Depois que encerrei o contrato com a gravadora, que aliás foi inacreditavelmente justa e compassiva comigo quando tomei essa decisão, fiquei quase dois anos com qualquer ímpeto criativo dormente. Durante o tempo que trabalhei com a gravadora vi de relance, bem de longe, o que eu precisaria fazer caso o meu sonho fosse fazer “sucesso” no mainstream. Eu realmente achava que esse era meu sonho. Admiro demais os artistas que conseguem isso, que conseguem ser eles mesmos e triunfar no jogo do showbiz. Já eu, qualquer coisa que não seja escrever música, ir no estúdio e tocar ao vivo se torna insuportável pra mim. E aprendi que apenas essas 3 coisas não fazem uma carreira musical rentável de um artista solo.

Quando você diz que “8.12” não tem expectativa comercial, o que quer dizer?

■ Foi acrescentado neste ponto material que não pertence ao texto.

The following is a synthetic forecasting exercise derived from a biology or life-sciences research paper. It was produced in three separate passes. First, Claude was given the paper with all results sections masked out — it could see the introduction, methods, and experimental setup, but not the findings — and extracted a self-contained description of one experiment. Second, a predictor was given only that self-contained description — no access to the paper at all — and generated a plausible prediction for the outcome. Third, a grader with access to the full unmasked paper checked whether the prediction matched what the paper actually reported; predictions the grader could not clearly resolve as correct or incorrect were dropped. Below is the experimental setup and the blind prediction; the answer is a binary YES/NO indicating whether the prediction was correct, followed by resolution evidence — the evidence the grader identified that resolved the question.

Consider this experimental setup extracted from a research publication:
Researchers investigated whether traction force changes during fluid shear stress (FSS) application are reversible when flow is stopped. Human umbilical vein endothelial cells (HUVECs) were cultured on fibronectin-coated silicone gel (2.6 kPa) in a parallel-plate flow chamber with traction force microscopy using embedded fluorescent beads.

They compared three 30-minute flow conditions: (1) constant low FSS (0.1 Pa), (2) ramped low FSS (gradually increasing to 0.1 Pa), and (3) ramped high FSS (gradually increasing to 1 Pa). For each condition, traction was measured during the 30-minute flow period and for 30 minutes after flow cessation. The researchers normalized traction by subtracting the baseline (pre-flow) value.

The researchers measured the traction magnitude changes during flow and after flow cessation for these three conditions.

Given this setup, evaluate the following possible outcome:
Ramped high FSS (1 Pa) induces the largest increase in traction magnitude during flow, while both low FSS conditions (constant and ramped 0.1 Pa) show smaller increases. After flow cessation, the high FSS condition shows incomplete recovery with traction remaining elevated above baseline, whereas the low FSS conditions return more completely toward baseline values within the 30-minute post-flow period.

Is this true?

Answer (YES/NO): NO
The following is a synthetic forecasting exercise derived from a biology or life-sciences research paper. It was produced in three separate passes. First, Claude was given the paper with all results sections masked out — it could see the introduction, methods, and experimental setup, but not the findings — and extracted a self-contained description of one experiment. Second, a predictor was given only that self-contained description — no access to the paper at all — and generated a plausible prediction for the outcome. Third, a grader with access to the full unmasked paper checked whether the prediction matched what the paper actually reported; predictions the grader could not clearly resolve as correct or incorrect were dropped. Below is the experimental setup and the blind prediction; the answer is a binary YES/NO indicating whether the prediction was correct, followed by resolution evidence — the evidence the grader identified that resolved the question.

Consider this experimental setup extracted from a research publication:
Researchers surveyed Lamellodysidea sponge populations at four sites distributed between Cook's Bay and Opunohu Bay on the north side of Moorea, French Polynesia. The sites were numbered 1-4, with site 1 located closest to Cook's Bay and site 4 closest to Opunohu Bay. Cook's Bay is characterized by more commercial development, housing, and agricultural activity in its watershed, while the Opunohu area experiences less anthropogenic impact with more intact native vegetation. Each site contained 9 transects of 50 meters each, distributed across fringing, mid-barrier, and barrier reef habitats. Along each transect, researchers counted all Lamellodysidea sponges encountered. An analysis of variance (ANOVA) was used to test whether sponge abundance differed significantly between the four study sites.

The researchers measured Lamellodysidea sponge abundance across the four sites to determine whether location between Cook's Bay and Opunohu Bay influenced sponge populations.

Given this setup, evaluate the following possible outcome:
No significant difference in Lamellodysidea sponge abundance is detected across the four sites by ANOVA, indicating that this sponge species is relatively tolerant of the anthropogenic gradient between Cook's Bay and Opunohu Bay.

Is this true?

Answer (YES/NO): NO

Foi ótimo ter entendido que a minha ideia de carreira musical era errada. Talvez o que aprendi seja óbvio, mas pra mim não era. Acho também que é uma questão pessoal, acho que a maioria das coisas que eram pedidas de mim pela gravadora seriam coisas que muitos artistas adorariam fazer e veriam como tirar a sorte grande.

Por exemplo, acho que muitas compositoras gostariam de ter alguém injetando dinheiro no seu projeto e te estimulando a escrever um hit. E, pra ser justa, eu nem sabia que não queria escrever um hit até trabalhar com uma gravadora. Eu nem pensava em hits, plays, fãs e todo o etc que fazem um artista poder viver da própria música. Tentei me importar com essas coisas, que são coisas importantes e válidas, mas não consegui.

Todo esse processo foi muito sofrido, mas libertador. Consegui fazer um álbum novo no qual eu acredito, estou 100% nele, vulnerável e sem retoques. Finalmente sinto a paz de quem criou algo que precisava ser criado pelo simples ato de criar. Confesso que fiquei tentada a entrar na roda de moer músico de novo, desta vez porque simplesmente queria que meu álbum fosse mais ouvido. Mas estou encontrando o meu próprio “sucesso”, onde a criadora aprende a se bastar com sua criatura.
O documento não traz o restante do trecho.